Politique - septembre 27, 2025

Le contexte international de ces dernières années se caractérise par une instabilité croissante et un retour de la logique conflictuelle comme outil de résolution des différends. Les institutions multilatérales, en particulier les Nations unies, sont aujourd’hui confrontées à une crise d’efficacité sans précédent depuis leur création en 1945. Dans son discours à l’Assemblée générale, le Premier ministre italien Giorgia Meloni a souligné avec force cette fragilité, en mettant en évidence l’inadéquation de l’architecture des Nations unies pour faire face aux défis contemporains. Son discours, bien qu’enraciné dans la tradition diplomatique italienne de soutien au multilatéralisme, a offert une réflexion critique mais pragmatique sur la nécessité d’une réforme profonde et réaliste de l’organisation. Il sera utile de réfléchir aux principaux points du discours du Premier ministre italien, en les plaçant dans le cadre du débat plus large sur les réformes des Nations unies et la transformation de la gouvernance mondiale. Ce débat a certainement porté sur des questions telles que la crise du système de sécurité collective, le cas exemplaire du conflit russo-ukrainien, le problème de la représentation et de l’efficacité des institutions, la révision des instruments réglementaires internationaux, la question des migrations et de la liberté religieuse, le modèle de coopération avec l’Afrique proposé par l’Italie et, enfin, la critique des politiques économiques et environnementales de l’Occident.

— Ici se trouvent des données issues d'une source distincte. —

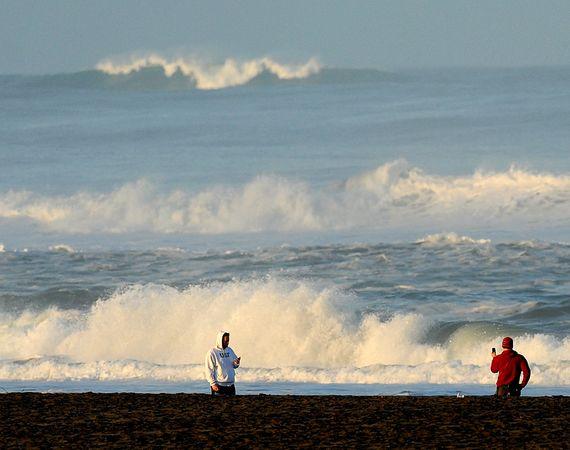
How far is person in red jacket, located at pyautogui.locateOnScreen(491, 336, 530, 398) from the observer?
14.5 meters

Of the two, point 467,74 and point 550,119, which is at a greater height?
point 467,74

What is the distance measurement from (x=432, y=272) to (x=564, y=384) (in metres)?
9.16

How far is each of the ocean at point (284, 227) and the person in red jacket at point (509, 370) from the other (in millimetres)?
1724

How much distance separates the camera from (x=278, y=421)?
1248cm

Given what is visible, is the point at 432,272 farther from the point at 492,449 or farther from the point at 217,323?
the point at 492,449

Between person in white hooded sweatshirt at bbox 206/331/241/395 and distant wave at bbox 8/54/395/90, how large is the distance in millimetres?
63259

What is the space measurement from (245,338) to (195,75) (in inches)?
2318

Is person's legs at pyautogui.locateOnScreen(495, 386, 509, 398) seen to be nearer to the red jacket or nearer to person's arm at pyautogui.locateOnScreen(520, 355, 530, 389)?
the red jacket

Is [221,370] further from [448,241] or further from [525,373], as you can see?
[448,241]

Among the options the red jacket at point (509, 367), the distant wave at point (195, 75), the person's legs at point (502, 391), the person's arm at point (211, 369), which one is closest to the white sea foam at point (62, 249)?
the person's arm at point (211, 369)

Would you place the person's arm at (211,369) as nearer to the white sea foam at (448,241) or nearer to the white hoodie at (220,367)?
the white hoodie at (220,367)

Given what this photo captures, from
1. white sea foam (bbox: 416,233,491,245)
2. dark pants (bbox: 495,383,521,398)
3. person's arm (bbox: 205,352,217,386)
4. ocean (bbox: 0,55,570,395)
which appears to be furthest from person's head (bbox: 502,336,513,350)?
white sea foam (bbox: 416,233,491,245)

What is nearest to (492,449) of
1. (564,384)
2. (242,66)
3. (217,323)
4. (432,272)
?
(564,384)

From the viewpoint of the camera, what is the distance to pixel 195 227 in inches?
1518
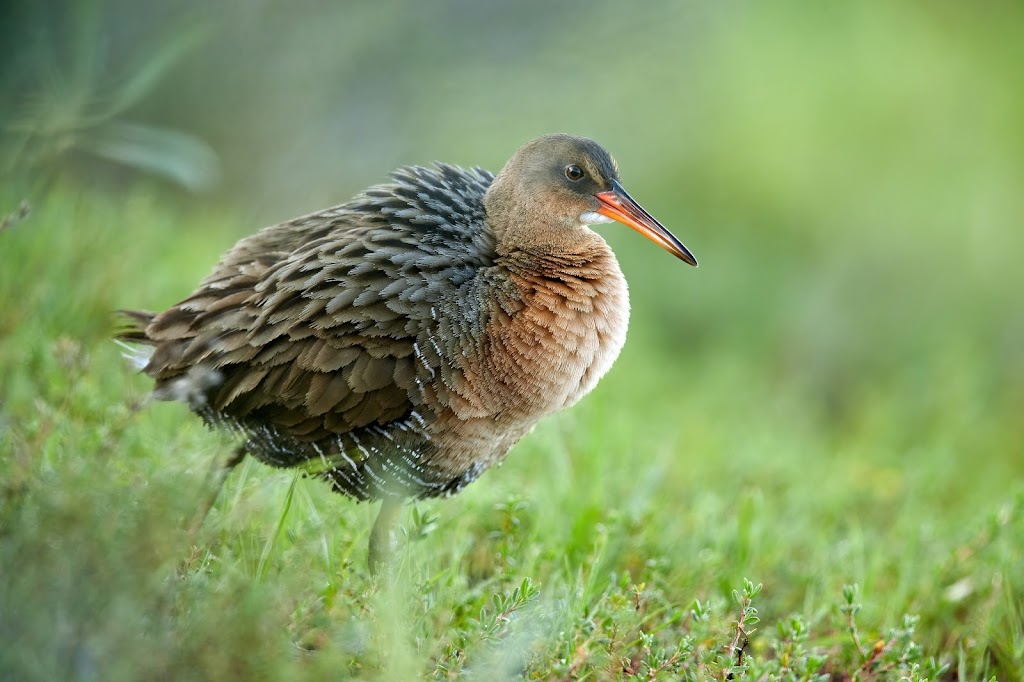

UN MONDE SUSPENDU ENTRE LA GUERRE ET LA PAIX

L’état des lieux dressé par le Premier ministre italien commence par un fait empirique : selon le dernier Global Peace Index, cinquante-six conflits armés sont actuellement en cours, soit le nombre le plus élevé depuis la fin de la Seconde Guerre mondiale. Cette statistique n’est pas une simple curiosité : elle met en évidence l’échec partiel de l’objectif fondateur des Nations unies : la prévention de la guerre et la promotion de la paix par la médiation, la diplomatie et la coopération internationale. Une comparaison entre le contexte actuel et celui de 1945, année de la création de l’ONU, révèle un changement radical. À l’époque, cinquante et un États décidaient de s’unir pour créer une plate-forme commune capable de gérer les conflits et d’assurer la sécurité collective. Aujourd’hui, près de quatre-vingts ans plus tard, le système semble incapable de prévenir l’escalade des guerres et d’offrir des solutions partagées. La perception de vivre une « troisième guerre mondiale fragmentée », pour reprendre la définition du pape François, reprise par Meloni, reflète la fragmentation dramatique du paysage géopolitique.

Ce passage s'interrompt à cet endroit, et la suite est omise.